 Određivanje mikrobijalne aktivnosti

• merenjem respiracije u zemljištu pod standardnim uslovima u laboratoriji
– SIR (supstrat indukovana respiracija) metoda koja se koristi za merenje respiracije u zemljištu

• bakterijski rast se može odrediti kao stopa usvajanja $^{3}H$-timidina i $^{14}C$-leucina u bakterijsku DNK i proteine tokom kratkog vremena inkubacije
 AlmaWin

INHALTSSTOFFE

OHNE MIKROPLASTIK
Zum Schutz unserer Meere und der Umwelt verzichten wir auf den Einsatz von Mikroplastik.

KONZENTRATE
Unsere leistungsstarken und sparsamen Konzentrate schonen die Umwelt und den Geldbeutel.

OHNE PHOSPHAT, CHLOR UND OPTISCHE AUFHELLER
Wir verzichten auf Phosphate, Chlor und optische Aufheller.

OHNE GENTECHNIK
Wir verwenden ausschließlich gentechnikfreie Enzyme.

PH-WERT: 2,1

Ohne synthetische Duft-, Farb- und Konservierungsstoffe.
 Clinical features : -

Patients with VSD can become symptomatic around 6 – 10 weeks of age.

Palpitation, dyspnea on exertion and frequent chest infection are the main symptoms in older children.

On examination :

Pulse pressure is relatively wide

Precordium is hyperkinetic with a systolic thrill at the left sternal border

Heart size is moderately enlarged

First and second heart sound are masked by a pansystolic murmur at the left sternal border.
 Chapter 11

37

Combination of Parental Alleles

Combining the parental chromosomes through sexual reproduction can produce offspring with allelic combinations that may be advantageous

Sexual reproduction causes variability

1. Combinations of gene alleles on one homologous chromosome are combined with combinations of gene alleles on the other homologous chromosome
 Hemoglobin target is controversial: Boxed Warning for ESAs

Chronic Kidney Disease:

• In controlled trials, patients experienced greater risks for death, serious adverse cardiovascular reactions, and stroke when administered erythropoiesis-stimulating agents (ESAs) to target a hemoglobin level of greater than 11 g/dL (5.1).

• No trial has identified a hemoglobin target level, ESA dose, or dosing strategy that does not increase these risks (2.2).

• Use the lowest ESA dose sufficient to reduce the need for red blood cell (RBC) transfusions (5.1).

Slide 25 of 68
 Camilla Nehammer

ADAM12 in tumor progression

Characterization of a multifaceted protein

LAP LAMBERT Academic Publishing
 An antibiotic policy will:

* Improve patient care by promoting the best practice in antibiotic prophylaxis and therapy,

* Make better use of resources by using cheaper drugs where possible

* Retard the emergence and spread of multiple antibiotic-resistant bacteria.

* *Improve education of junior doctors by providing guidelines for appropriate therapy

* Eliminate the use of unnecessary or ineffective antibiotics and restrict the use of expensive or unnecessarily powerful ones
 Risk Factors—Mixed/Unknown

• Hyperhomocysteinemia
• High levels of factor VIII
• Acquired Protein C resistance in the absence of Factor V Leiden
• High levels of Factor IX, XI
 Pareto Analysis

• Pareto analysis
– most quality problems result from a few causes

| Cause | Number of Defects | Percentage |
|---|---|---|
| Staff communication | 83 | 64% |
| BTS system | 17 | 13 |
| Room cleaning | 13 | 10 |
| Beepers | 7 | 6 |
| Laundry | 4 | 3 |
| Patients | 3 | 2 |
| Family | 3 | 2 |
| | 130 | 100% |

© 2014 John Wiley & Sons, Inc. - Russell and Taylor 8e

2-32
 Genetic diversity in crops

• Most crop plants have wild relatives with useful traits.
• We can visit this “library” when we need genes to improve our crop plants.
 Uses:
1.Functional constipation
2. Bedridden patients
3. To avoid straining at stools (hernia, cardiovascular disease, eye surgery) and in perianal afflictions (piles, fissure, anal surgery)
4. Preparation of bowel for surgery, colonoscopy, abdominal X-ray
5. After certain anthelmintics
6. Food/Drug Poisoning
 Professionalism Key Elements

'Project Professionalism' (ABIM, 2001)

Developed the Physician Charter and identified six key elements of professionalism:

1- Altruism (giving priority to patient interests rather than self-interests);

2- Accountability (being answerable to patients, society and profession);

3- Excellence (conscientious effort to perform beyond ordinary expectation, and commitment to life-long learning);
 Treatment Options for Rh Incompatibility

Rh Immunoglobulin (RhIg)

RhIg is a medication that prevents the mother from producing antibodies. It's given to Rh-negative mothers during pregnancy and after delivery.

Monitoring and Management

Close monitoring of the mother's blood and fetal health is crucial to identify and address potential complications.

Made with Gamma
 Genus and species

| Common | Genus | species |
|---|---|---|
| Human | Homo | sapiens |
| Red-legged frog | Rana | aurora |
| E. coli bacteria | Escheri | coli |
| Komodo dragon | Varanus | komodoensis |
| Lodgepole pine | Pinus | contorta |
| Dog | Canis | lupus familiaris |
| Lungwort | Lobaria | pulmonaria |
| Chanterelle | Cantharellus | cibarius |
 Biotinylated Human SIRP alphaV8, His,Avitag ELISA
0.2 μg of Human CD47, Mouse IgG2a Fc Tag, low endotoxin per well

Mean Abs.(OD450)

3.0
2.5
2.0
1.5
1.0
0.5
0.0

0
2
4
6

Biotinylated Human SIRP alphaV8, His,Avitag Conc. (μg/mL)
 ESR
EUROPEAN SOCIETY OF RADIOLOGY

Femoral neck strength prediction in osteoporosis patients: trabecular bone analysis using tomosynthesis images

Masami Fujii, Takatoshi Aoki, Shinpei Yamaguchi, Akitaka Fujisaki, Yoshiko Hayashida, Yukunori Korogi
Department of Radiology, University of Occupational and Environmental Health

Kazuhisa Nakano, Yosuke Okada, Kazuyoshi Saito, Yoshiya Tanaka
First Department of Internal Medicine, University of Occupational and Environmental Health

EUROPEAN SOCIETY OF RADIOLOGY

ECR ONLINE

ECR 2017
——————————
• Exercise aim:
For an answer, give a copy of every line in the listing that holds the word "levels".

• Result of this exercise:
• High levels of factor VIII
• High levels of Factor IX, XI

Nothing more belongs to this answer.